About this task: Copying nothing before it, reproduce the line that holds "content_type: application/javascript; charset=utf-8" and every line after it in the data, exactly.

[Saved entries]
= Beginning of Section =
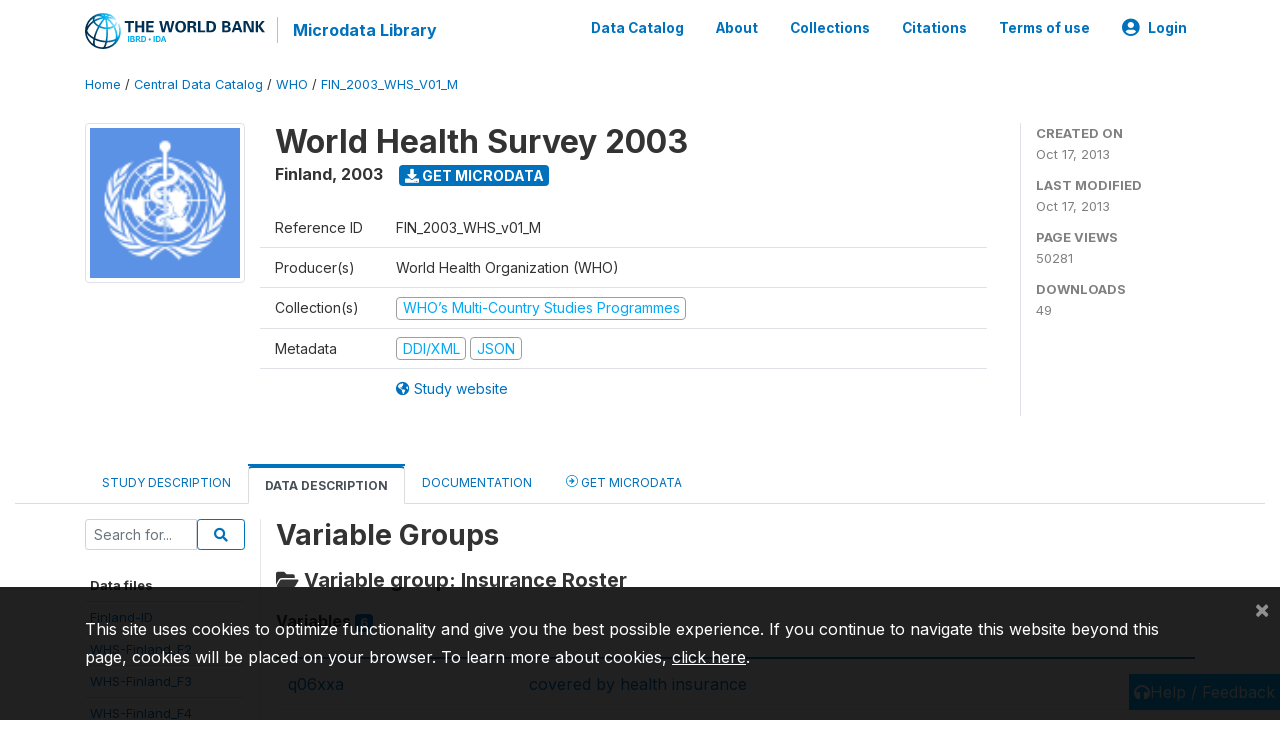

--- FILE ---
content_type: application/javascript; charset=utf-8
request_url: https://by2.uservoice.com/t2/136660/web/track.js?_=1769320521110&s=0&c=__uvSessionData0&d=eyJlIjp7InUiOiJodHRwczovL21pY3JvZGF0YS53b3JsZGJhbmsub3JnL2luZGV4LnBocC9jYXRhbG9nLzE3MTEvdmFyaWFibGUtZ3JvdXBzL1ZHMiIsInIiOiIifX0%3D
body_size: 23
content:
__uvSessionData0({"uvts":"5c8c55c2-3944-45f2-5bca-1a04dcd945d8"});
= End of Section =
Output:
content_type: application/javascript; charset=utf-8
request_url: https://by2.uservoice.com/t2/136660/web/track.js?_=1769320521110&s=0&c=__uvSessionData0&d=eyJlIjp7InUiOiJodHRwczovL21pY3JvZGF0YS53b3JsZGJhbmsub3JnL2luZGV4LnBocC9jYXRhbG9nLzE3MTEvdmFyaWFibGUtZ3JvdXBzL1ZHMiIsInIiOiIifX0%3D
body_size: 23
content:
__uvSessionData0({"uvts":"5c8c55c2-3944-45f2-5bca-1a04dcd945d8"});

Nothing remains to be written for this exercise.